Je liet me dansen, terwijl je wist dat de bodem van glas was en ieder moment kon breken. Dans maar, sprak je, het is goed…ik vang je als je niet meer bewegen kunt. Ik ben er wanneer je niet meer bewegen kunt, dan draag ik je. Ik gun je zo graag die dans omdat ik weet hoe sterk zij in jou leeft, en hoe weinigen in staat waren de puurheid van jouw dans te herkennen. Ik weet hoe beschadigd je bent, hoe eng het voor je is. Vertrouw me, ik kan je dragen, bij mij mag je dansen. Je stak je hand uit, gaf me het vertrouwen en de zekerheid dat het goed was.
Ik danste, op het dunste glas in de overtuiging dat deze me dragen kon. Ik vertrouwde, op jouw handreiking, op jouw woorden, op jouw kracht. Ik vertrouwde op de basis, op de kracht van het fundament.
Een illusie was het. Voorgespiegelde schijn en ik nam haar aan voor waar. Ik vertrouwde ieder woord, ieder moment.

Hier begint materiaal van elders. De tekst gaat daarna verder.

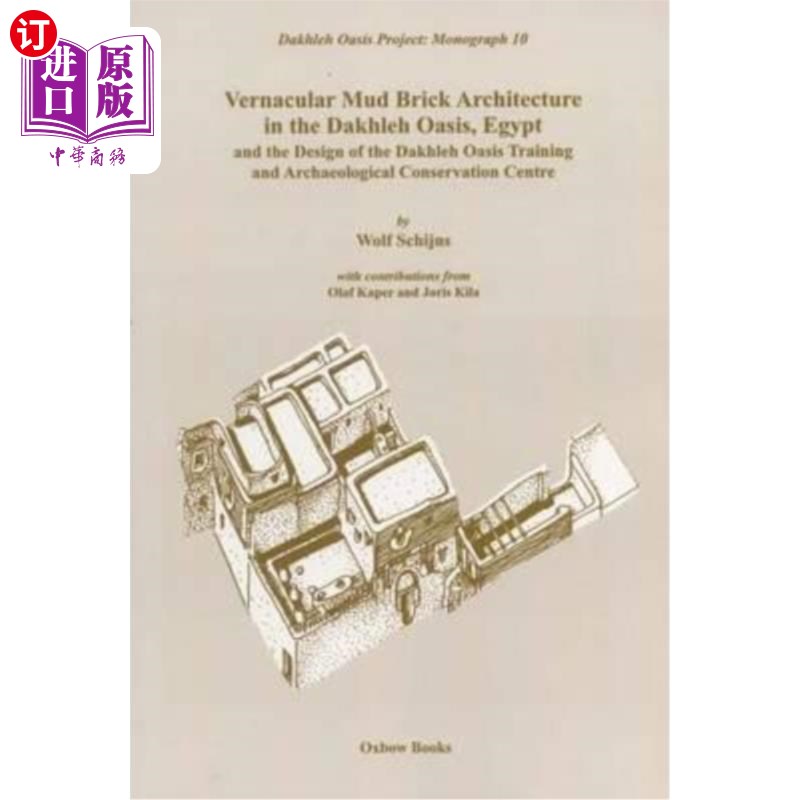 海外直订Vernacular Mudbrick Architecture in the Dakhleh Oasis, Egypt, and the 0design of 埃及Dakhleh绿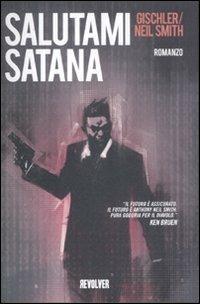 Salutami Satana - Victor Gischler,Anthony N. Smith - copertina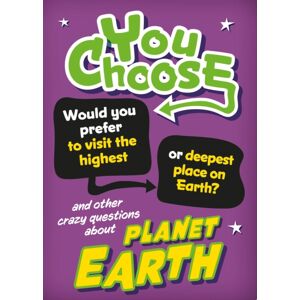 Hachette Children's Group You Choose: Planet Earth Hachette Children's Group You Choose: Planet Earth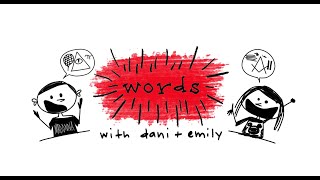 Words #61: Dani's Big C#$% Meets Emily's Psychedelic Workforce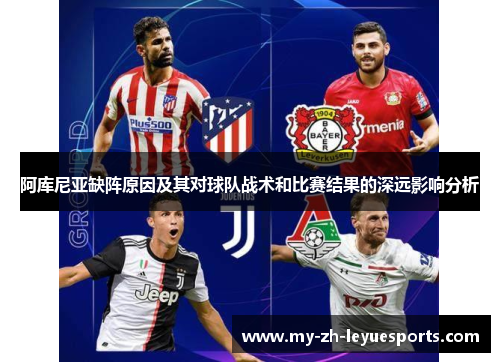 阿库尼亚缺阵原因及其对球队战术和比赛结果的深远影响分析 阿库尼亚缺阵原因及其对球队战术和比赛结果的深远影响分析
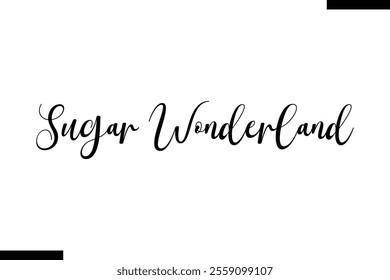 Sugar Wonderland Christmas quotes text typography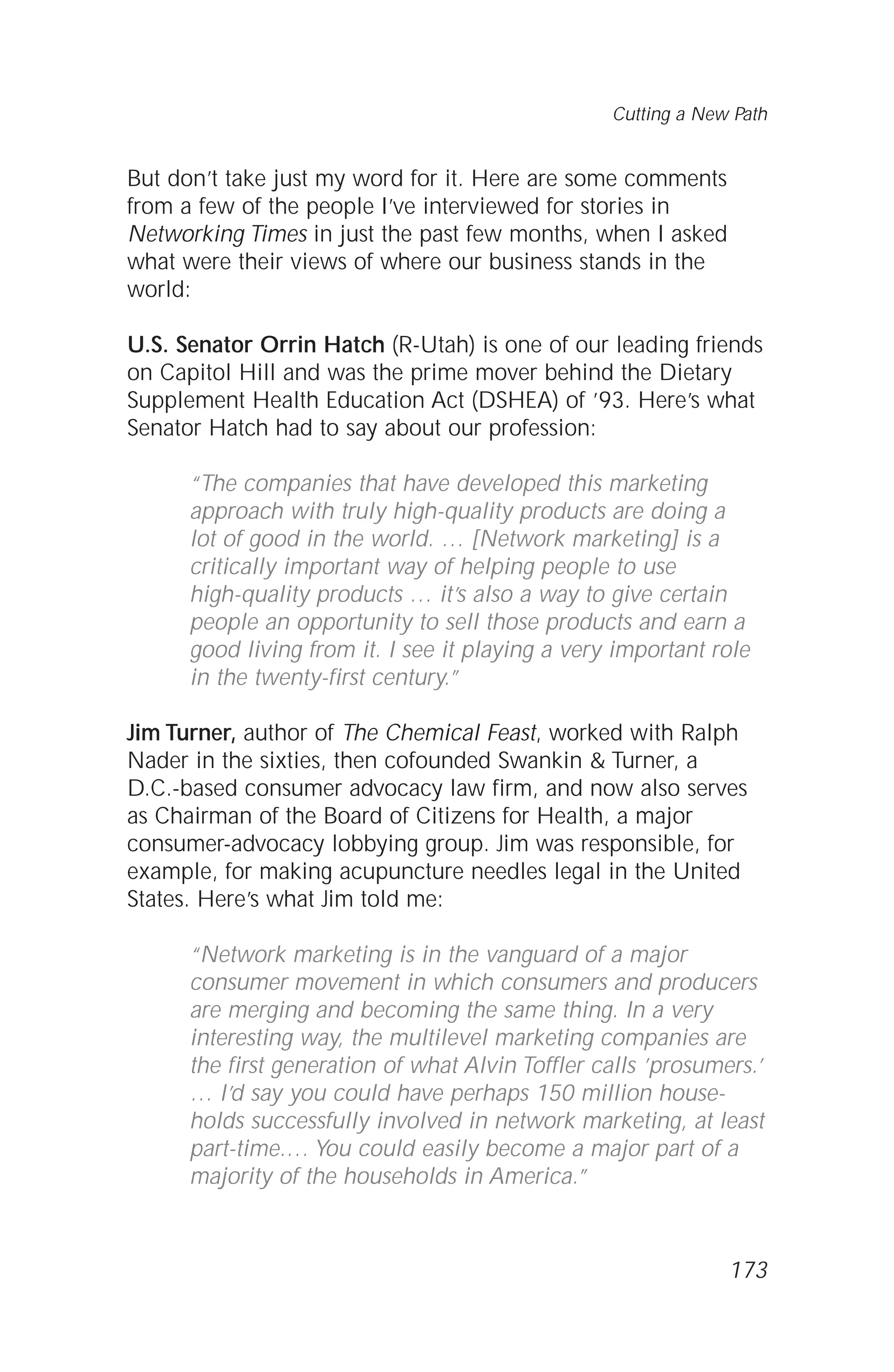 But don’t take just my word for it. Here are some comments
from a few of the people I’ve interviewed for stories in
Networking Times in just the past few months, when I asked
what were their views of where our business stands in the
world:
U.S. Senator Orrin Hatch (R-Utah) is one of our leading friends
on Capitol Hill and was the prime mover behind the Dietary
Supplement Health Education Act (DSHEA) of ’93. Here’s what
Senator Hatch had to say about our profession:
“The companies that have developed this marketing
approach with truly high-quality products are doing a
lot of good in the world. … [Network marketing] is a
critically important way of helping people to use
high-quality products … it’s also a way to give certain
people an opportunity to sell those products and earn a
good living from it. I see it playing a very important role
in the twenty-first century.”
Jim Turner, author of The Chemical Feast, worked with Ralph
Nader in the sixties, then cofounded Swankin & Turner, a
D.C.-based consumer advocacy law firm, and now also serves
as Chairman of the Board of Citizens for Health, a major
consumer-advocacy lobbying group. Jim was responsible, for
example, for making acupuncture needles legal in the United
States. Here’s what Jim told me:
“Network marketing is in the vanguard of a major
consumer movement in which consumers and producers
are merging and becoming the same thing. In a very
interesting way, the multilevel marketing companies are
the first generation of what Alvin Toffler calls ’prosumers.’
… I’d say you could have perhaps 150 million house-
holds successfully involved in network marketing, at least
part-time.… You could easily become a major part of a
majority of the households in America.”
Cutting a New Path
173
 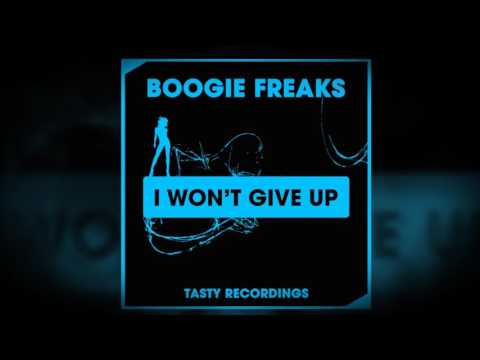 Boogie Freaks - I Won't Give Up (Original Mix)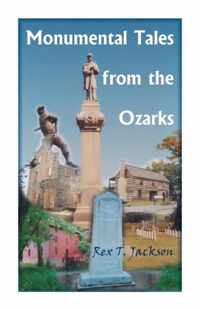 Monumental Tales from the Ozarks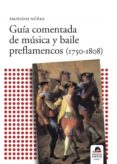 guia comentada de musica y baile preflamencos (1750-1808)-faustino nuñez-9788496357785 guia comentada de musica y baile preflamencos (1750-1808)-faustino nuñez-9788496357785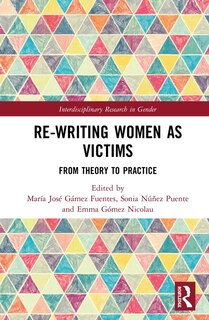 Front cover_Re-writing Women As Victims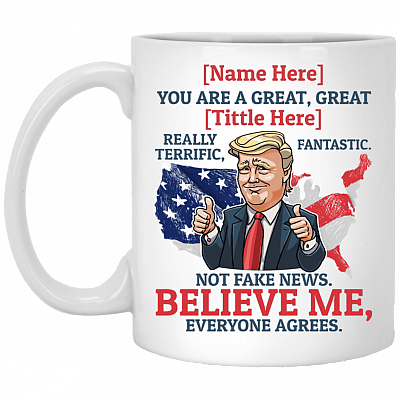 Personalized Name You Are A Great Really Terrific Fantastic Funny Trump Coffee Mug - Trump Gift Mug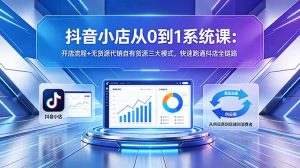 抖音小店从0到1系统课：开店流程+无货源代销自有货源三大模式，快速跑通抖店全链路-聊项目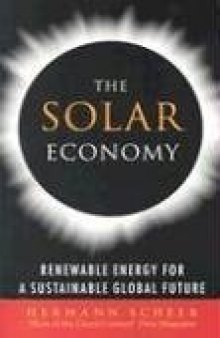 The Solar Economy: Renewable Energy for a Sustainable Global Future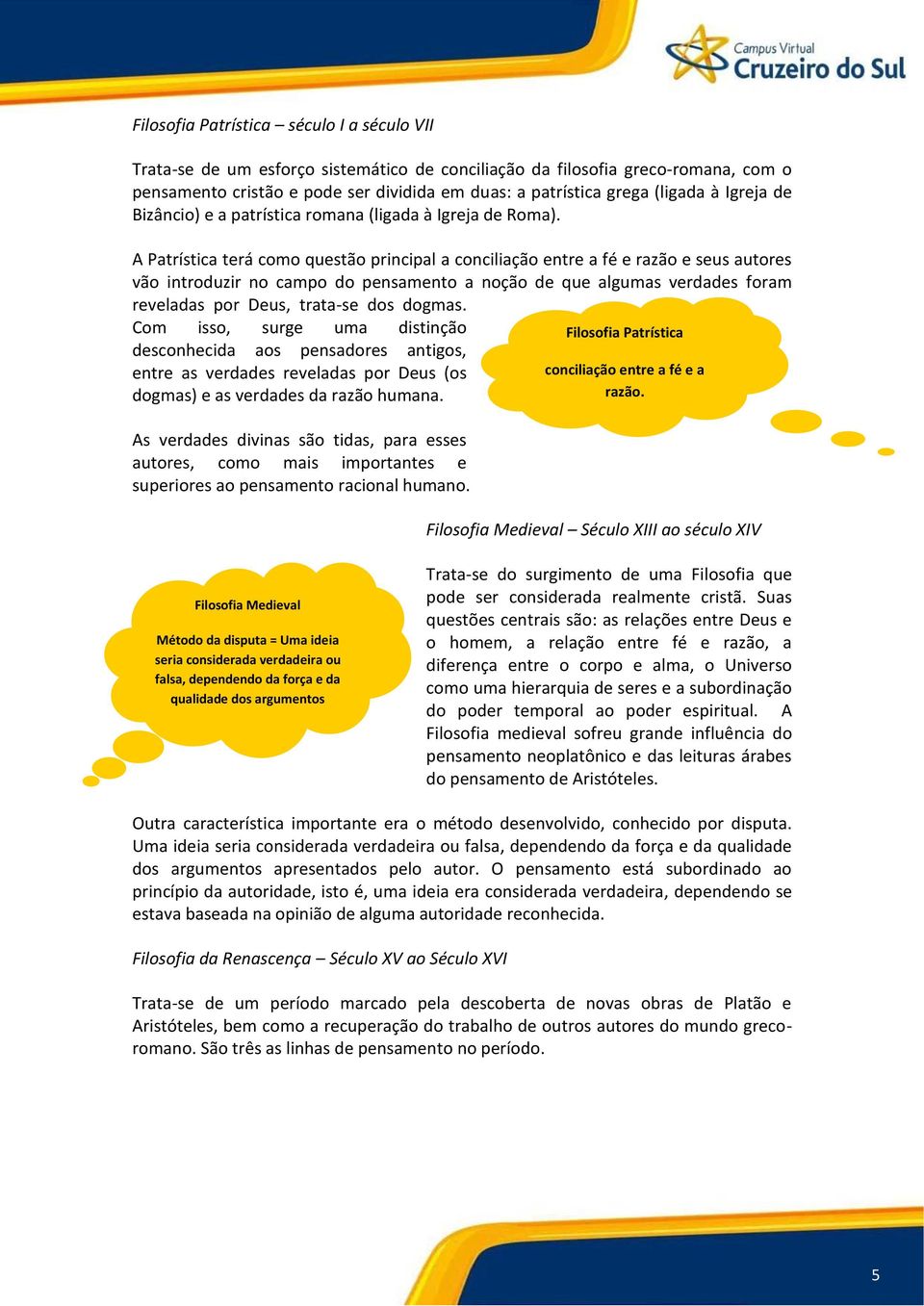 A Patrística terá como questão principal a conciliação entre a fé e razão e seus autores vão introduzir no campo do pensamento a noção de que algumas verdades foram reveladas por Deus, trata-se dos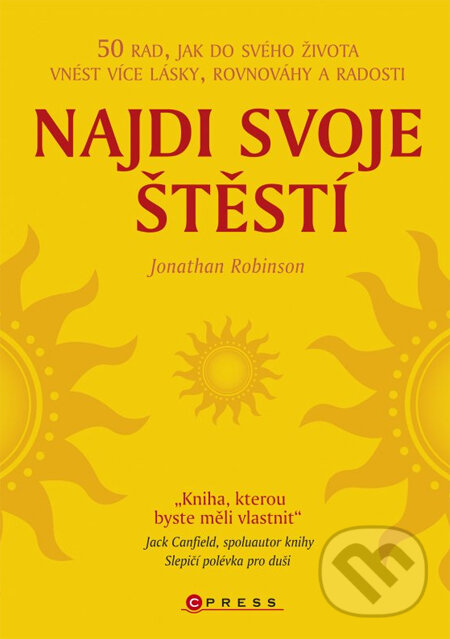Kniha: Najdi svoje štěstí (Jonathan Robinson). CPRESS, 2014 Kniha: Najdi svoje štěstí (Jonathan Robinson). CPRESS, 2014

Onvoorwaardelijk danste ik, gaf ik me omdat ik me veilig waande. Vol overtuiging danste ik mijn overgave. Ik gaf mij aan jou, ontelbare momenten, al die jaren.
Je spoorde me aan te dansen terwijl je wist dat het breekpunt onvermijdelijk was, je wist dat het glas ooit breken zou, je kende de illusie waarin je mij liet bewegen. Je had haar zelf gebouwd, met ieder woord, met ieder gebaar. Een spiegelwand die mij alleen liet zien wat ik mocht zien, die de schoonheid van mijn dans kon reflecteren op dat jij je eraan kon warmen.
Was je in je eigen illusie gaan geloven?